→ Passage provided
Wednesday, 30 November 2016

The author on my spotlight is ...Marie Macpherson



I am delighted to welcome to the blog on St Andrew's Day


Scottish Author 


Marie Macpherson





Marie is celebrating the publication of the second book in her trilogy of historical novels about the Scottish reformer , John Knox


The Second Blast of the Trumpet



Hi Marie, welcome back to Jaffareadstoo and thank you for answering my questions about your novel.


The Second Blast of the Trumpet



The fiery Scottish Reformer, John Knox is the main protagonist of the Knox trilogy; tell us a little about him.

Knox was tantalisingly tight-lipped about his early life but it’s now accepted he was born in Haddington around 1513 and studied at St Andrews University before being ordained as a Roman Catholic priest. He abandoned the church after falling under the spell of the charismatic Protestant preacher, George Wishart, who was burnt at the stake in 1546. Galvanised by his mentor’s martyrdom, Knox answered the call to become preacher at St Andrews Castle where he was arrested as a heretic and sentenced to toil as a galley slave. Freed after 19 gruelling months in the French galleys, he was welcomed by the English church and appointed chaplain to Edward VI. On the young king’s untimely death, the Catholic Mary Tudor took the throne, forcing Knox to flee to the continent to consult Calvin in Geneva. Months before her death, Knox wrote his notorious tract The First Blast of the Trumpet against the Monstrous Regiment of Women denouncing Bloody Mary’s reign of persecution. Though Protestant, Elizabeth I was not amused and refused to have him back in England. In 1559 he returned to Scotland to head the Protestant rebellion but no sooner had Protestantism been established as the official religion in Scotland than the widowed Mary Stewart returned to claim her Scottish crown. The Protestant firebrand preacher clashed with the devout Catholic queen not only over religion but her choice of unsuitable husbands. The persecuted preacher who feared he would end his life atop a burning pyre, died in his bed in 1572. 



Illustration: Portrait of John Knox from Theodore Beza’s Icones


John Knox famously ranted against the Monstrous Regiment of Women why was he so vehemently opposed to women as monarchs?

→ Exercise task 1
In the rows, copy out the lines between the one holding "Does (x=150, y=235)" and the one holding "the rectangular window at (252,184) →", inclusive.
→ Exercise task 2
Continue the interview about John Knox from its last line.
The interview about John Knox and the rows that follow it are unrelated.

→ Stored rows
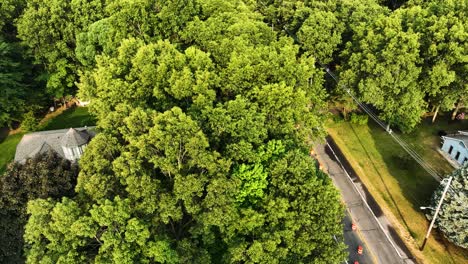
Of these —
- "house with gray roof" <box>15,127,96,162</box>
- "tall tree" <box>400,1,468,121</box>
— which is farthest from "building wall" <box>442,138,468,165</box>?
"house with gray roof" <box>15,127,96,162</box>

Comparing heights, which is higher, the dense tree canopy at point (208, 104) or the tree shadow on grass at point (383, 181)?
the dense tree canopy at point (208, 104)

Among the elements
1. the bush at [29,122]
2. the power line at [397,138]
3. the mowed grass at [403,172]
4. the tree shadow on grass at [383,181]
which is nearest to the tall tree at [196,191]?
the mowed grass at [403,172]

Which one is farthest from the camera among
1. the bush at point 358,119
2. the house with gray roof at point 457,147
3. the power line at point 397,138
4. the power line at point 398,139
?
the bush at point 358,119

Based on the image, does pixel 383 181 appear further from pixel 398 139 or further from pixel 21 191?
pixel 21 191

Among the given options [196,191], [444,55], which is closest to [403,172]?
[444,55]

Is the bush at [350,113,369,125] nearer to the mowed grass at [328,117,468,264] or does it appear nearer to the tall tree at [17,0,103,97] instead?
the mowed grass at [328,117,468,264]

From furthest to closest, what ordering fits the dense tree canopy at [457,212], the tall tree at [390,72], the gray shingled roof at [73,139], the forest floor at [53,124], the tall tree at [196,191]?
the forest floor at [53,124], the tall tree at [390,72], the gray shingled roof at [73,139], the dense tree canopy at [457,212], the tall tree at [196,191]

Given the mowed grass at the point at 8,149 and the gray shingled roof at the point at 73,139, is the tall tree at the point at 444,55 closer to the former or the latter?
the gray shingled roof at the point at 73,139
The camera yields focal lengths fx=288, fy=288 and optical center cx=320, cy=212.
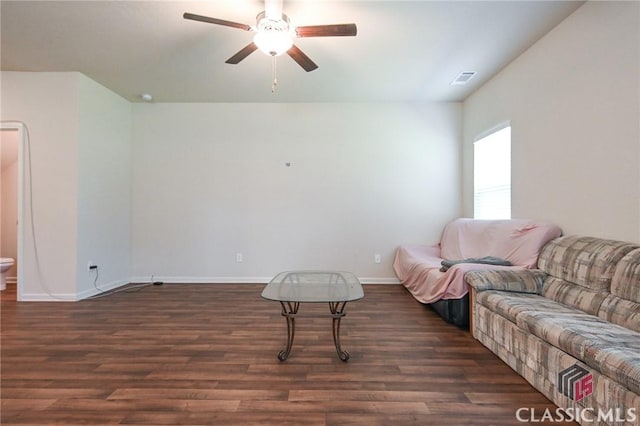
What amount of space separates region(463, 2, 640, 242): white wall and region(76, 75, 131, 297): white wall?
5.08m

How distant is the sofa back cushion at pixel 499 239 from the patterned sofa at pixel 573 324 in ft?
0.39

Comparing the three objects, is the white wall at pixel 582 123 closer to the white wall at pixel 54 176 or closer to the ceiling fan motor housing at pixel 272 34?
the ceiling fan motor housing at pixel 272 34

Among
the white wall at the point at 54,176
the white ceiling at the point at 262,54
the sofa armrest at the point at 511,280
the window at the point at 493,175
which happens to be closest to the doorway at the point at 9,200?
the white wall at the point at 54,176

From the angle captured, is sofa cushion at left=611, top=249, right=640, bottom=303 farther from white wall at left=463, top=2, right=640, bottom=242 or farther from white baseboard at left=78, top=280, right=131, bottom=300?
white baseboard at left=78, top=280, right=131, bottom=300

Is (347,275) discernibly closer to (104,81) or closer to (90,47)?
(90,47)

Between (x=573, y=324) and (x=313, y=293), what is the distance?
160cm

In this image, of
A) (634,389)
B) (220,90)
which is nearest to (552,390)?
(634,389)

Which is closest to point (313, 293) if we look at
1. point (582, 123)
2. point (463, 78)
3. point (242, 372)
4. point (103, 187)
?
point (242, 372)

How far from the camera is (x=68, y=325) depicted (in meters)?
2.73

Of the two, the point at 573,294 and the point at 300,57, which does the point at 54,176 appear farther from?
the point at 573,294

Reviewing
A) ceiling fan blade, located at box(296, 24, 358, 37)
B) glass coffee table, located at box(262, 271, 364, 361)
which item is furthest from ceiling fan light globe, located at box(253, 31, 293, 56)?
glass coffee table, located at box(262, 271, 364, 361)

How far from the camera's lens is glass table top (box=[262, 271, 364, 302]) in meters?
2.07

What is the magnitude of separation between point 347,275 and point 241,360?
117cm

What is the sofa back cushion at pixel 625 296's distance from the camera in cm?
168
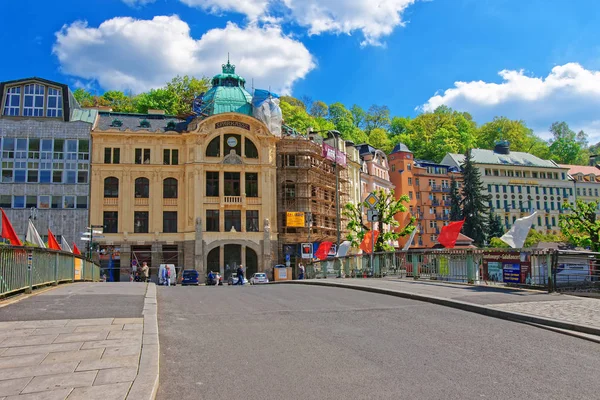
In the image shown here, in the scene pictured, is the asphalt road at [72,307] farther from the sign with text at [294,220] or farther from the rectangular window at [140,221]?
the sign with text at [294,220]

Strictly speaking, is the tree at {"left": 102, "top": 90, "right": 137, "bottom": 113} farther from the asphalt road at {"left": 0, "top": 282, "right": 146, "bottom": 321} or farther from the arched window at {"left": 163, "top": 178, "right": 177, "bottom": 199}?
the asphalt road at {"left": 0, "top": 282, "right": 146, "bottom": 321}

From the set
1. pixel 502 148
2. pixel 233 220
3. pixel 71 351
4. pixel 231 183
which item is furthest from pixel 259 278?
pixel 502 148

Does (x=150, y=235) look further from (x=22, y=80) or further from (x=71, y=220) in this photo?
(x=22, y=80)

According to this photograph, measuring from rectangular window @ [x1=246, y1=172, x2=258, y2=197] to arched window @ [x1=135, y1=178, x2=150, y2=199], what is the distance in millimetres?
10226

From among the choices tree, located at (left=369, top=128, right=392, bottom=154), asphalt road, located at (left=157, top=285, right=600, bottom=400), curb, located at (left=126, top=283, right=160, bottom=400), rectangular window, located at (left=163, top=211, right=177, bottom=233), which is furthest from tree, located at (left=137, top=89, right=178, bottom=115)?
curb, located at (left=126, top=283, right=160, bottom=400)

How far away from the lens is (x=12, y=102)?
177 feet

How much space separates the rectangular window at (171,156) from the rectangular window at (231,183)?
5.42 meters

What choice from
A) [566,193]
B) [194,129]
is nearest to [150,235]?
[194,129]

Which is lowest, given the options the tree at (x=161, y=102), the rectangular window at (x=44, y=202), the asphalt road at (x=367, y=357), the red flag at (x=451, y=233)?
the asphalt road at (x=367, y=357)

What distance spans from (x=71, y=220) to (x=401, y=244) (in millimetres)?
49890

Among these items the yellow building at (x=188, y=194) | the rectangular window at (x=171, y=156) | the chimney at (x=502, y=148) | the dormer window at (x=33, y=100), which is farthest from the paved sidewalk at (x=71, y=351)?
the chimney at (x=502, y=148)

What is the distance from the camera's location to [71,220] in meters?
52.6

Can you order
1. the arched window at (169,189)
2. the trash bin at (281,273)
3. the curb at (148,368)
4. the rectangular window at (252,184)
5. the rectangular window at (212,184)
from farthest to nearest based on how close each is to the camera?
the rectangular window at (252,184) → the arched window at (169,189) → the rectangular window at (212,184) → the trash bin at (281,273) → the curb at (148,368)

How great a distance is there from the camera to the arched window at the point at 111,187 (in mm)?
54344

→ Exercise result 1
Does (x=150, y=235) look further from (x=22, y=80) or further from (x=71, y=220) in this photo?
(x=22, y=80)

According to this photograph, measuring from rectangular window @ [x1=246, y1=172, x2=258, y2=197] to arched window @ [x1=135, y1=178, x2=150, y2=199], what is the distance in millimetres?
10226

From among the choices tree, located at (left=369, top=128, right=392, bottom=154), asphalt road, located at (left=157, top=285, right=600, bottom=400), curb, located at (left=126, top=283, right=160, bottom=400), rectangular window, located at (left=163, top=211, right=177, bottom=233), which is furthest from tree, located at (left=137, top=89, right=178, bottom=115)?
curb, located at (left=126, top=283, right=160, bottom=400)

How far away from the lens is (x=12, y=102)?
177 feet

How much space separates the rectangular window at (171,156) from the rectangular window at (231,183)?
5.42 meters

What choice from
A) [566,193]
B) [194,129]
is nearest to [150,235]?
[194,129]

Which is lowest, given the options the tree at (x=161, y=102), the rectangular window at (x=44, y=202), the asphalt road at (x=367, y=357), the red flag at (x=451, y=233)?
the asphalt road at (x=367, y=357)

What distance spans from (x=71, y=220) to (x=401, y=244) (in millimetres)?
49890

Among these items the yellow building at (x=188, y=194) | the rectangular window at (x=171, y=156) | the chimney at (x=502, y=148) | the dormer window at (x=33, y=100), which is farthest from the paved sidewalk at (x=71, y=351)?
the chimney at (x=502, y=148)

What is the distance from the camera's location to [71,220] in meters?
52.6

Can you order
1. the arched window at (169,189)
2. the trash bin at (281,273)
3. the curb at (148,368)
4. the rectangular window at (252,184)
5. the rectangular window at (212,184)
from farthest to nearest based on how close each is to the camera?
the rectangular window at (252,184) → the arched window at (169,189) → the rectangular window at (212,184) → the trash bin at (281,273) → the curb at (148,368)

→ Exercise result 2
Knox used ‘monstrous’ and ‘regiment’ in the archaic sense to mean ‘unnatural’ and ‘rule’, and quoted Scripture to support his argument that female dominion over men was against divine and natural law. While echoing the era’s widespread assumption that women were inferior to men, he trumpeted it much more vehemently than most to the point of advocating regicide to bring down the ‘abominable empire of wicked women’ – Mary Tudor in England and Mary of Guise, regent in Scotland. Even John Calvin was appalled and washed his hands off any association with the fiery Scot’s extremism.

Illustration: Title page of The First Blast of the Trumpet, 1766 edition

In this novel, John Knox travels across Europe, in researching the book, did you visit any of the places he visited?


Despite his health being ravaged in the galleys, Knox must have had incredible stamina to endure arduous, dangerous journeys of over 600 miles as he criss-crossed the continent from Dieppe to Geneva, as well as numerous voyages back and forth to Scotland. Although I’ve been to Frankfurt, the opportunity to visit Geneva hasn’t arisen – yet. Fortunately, nowadays writers can travel ‘virtually’ in time and space using 16th century maps, diaries and documents to get a flavour of what cities were like then.



Illustration: Map of Geneva 



Seeking to make John Knox into a more sympathetic figure must have taken a great deal of time and commitment – what have you learned about him that has taken you by surprise?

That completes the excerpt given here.